Signed by the governor

AB 1422 (Gabriel, D-Woodland Hills)

Neutral

AB 1422 requires the California Department of Public Health (CDPH) to hold a 30-day public comment period before it approves or denies a hospital’s “bed designation program flexibility request,” which is a request to allow the hospital to designate a bed in a critical care unit as requiring a lower nurse-to-patient staffing ratio. CHA worked with the author and sponsor (Service Employees International Union) to minimize the burden on hospitals and ensure the process remains expeditious.
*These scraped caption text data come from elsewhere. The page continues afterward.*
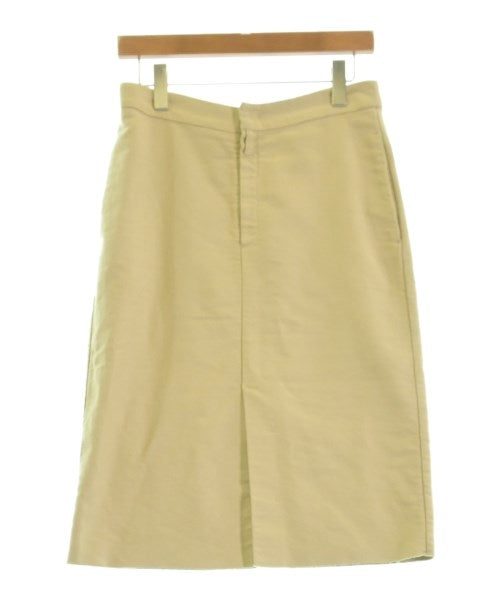 MM6 กระโปรงยาว/แม็กซี่ยาว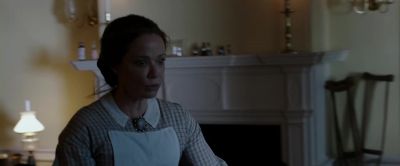 Look at that wound. Take that young man to the back bedroom. - Field of Lost Shoes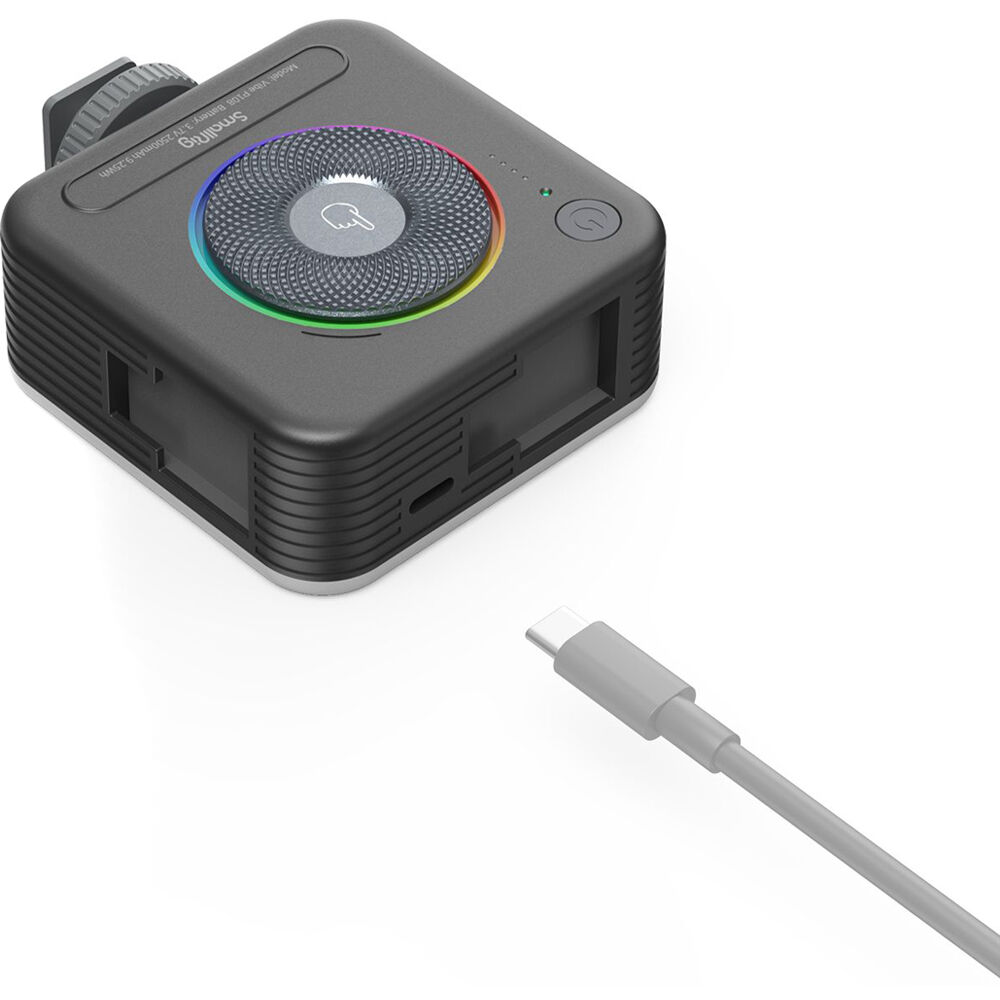 SmallRig Vibe P108 RGB Video light 4055 
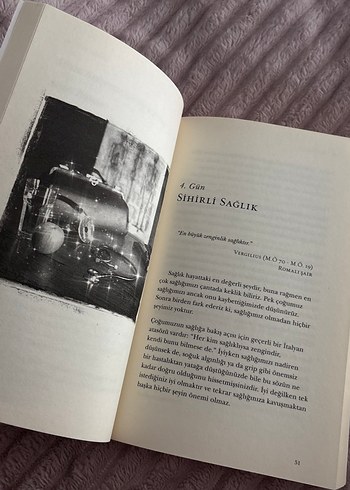 The Magic - Rhonda Byrne - Görsel 3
Amendments to the bill made CHA neutral.

Pending

Two-year bill

AB 32 (Aguiar-Curry, D-Winters)

Support

AB 32 would ensure that federally qualified health centers and rural health clinics are reimbursed for telehealth and telephonic care that is clinically appropriate and necessary. This measure will continue to drive health care innovation in California and help guarantee there is no gap in access to telephone visits between the termination of the public health emergency and the implementation of an alternative payment model in the coming years.

Pending

Two year bill

SB 213 (Cortese, D-Silicon Valley)

Oppose as Amended

SB 213 would define “injury” for a hospital employee who provides direct patient care in an acute care hospital to include infectious diseases, cancer, musculoskeletal injuries, post-traumatic stress disorder, respiratory diseases, and now COVID-19. The bill would also create rebuttable presumptions that these injuries that develop or manifest in hospital employees arose out of and in the course of employment and would extend the presumptions for specified time periods after the hospital employee’s termination of employment.